* **REQUIREMENTS**:
Transcribe the passage about K's group house from "All was going" to "K home again.".

* **EXTRACTED TEXT**:
^^^^^^^^^^^^^^^^
Oh yes, despite their requests for help, it took that to happen. They knew the next step was going to be difficult but it had to be taken. They made renewed efforts to find K accommodation that she could settle into before they can no longer care for her at all. 
Several months ago they had  it sorted. K was moving into a "group house" not far away. They could ease the transition with frequent visits and showing the staff how things like feeding and dressing are done - and yes, people need to learn how to do these things when an adult cannot chew or swallow easily and cannot assist with dressing in anyway. 
All was going well - and then another resident was introduced to the group house. He's intellectually disabled. He's mobile. He's violent. He doesn't fit with the rest of the group. He attacked K. He attacked K more than once. There are physical marks on her.  He's attacked the other residents and the staff too.
Fearful for their daughter's safety K's parents tried to negotiate changes. They are not people who make complaints easily. Over the years they have had less help than many other families because they have been willing to put up with doing things for themselves.
They were offered a choice this time, put K in solitary confinement or take K home again.
^^^^^^^^^^^^^^^^
* **ENTRIES PROVIDED**:
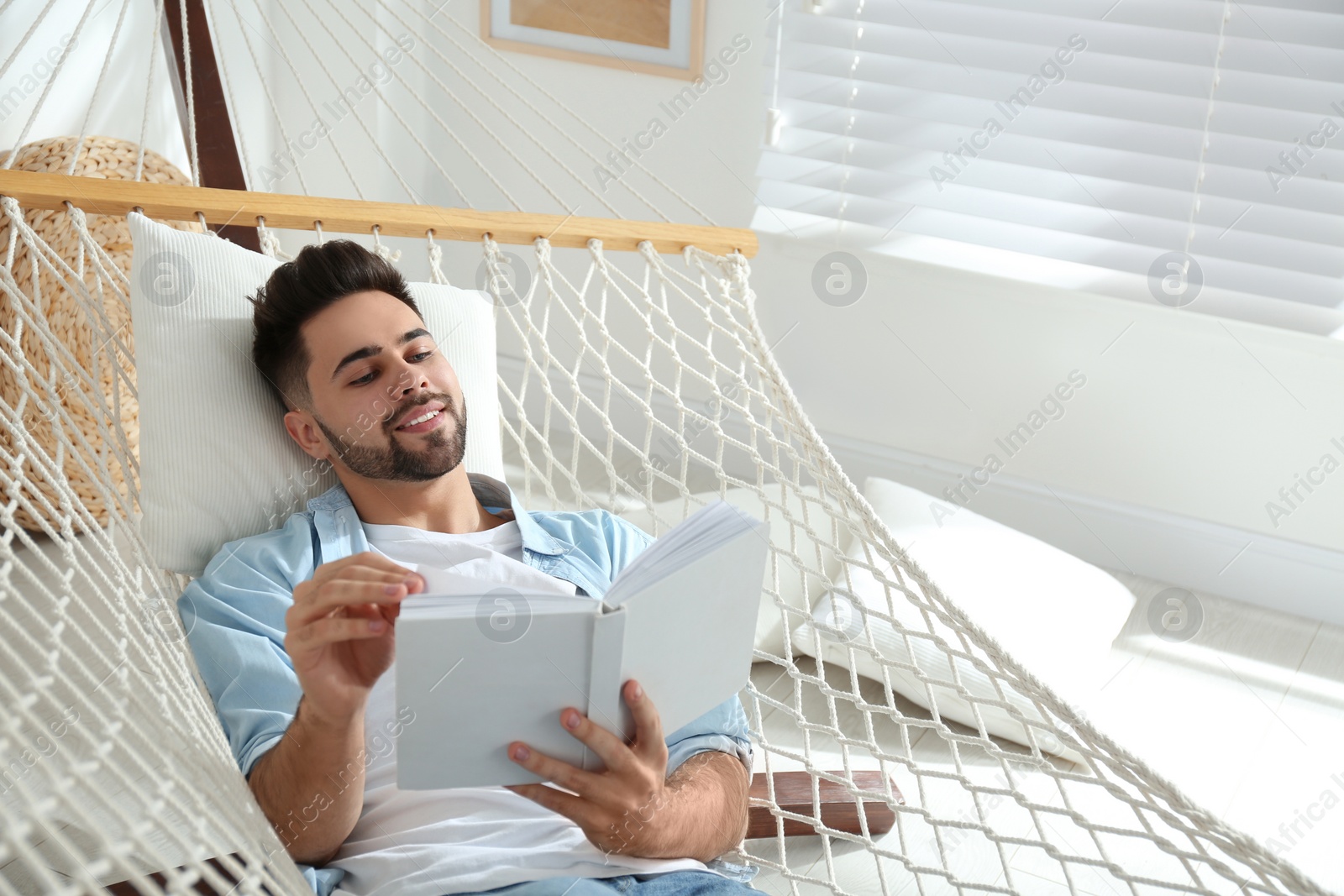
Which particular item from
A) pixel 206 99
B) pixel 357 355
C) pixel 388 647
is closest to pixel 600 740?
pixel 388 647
^^^^^^^^^^^^^^^^
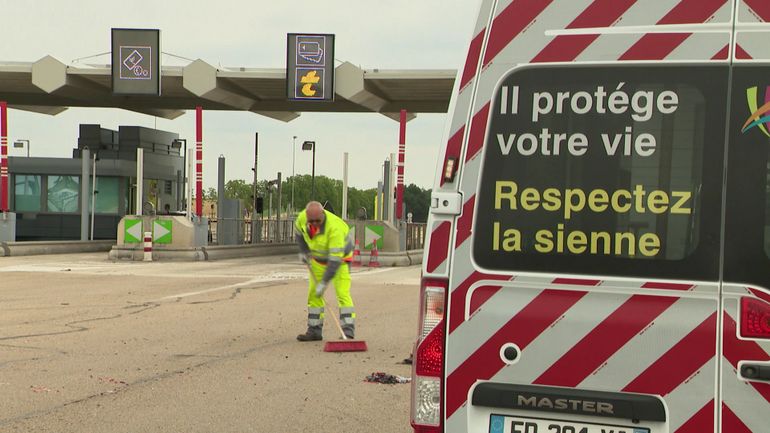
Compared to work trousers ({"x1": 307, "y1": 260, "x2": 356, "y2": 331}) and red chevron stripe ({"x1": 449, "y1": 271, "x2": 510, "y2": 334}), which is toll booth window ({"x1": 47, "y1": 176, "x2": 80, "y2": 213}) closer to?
^^^^^^^^^^^^^^^^
* **WRITTEN RESPONSE**:
All was going well - and then another resident was introduced to the group house. He's intellectually disabled. He's mobile. He's violent. He doesn't fit with the rest of the group. He attacked K. He attacked K more than once. There are physical marks on her.  He's attacked the other residents and the staff too.
Fearful for their daughter's safety K's parents tried to negotiate changes. They are not people who make complaints easily. Over the years they have had less help than many other families because they have been willing to put up with doing things for themselves.
They were offered a choice this time, put K in solitary confinement or take K home again.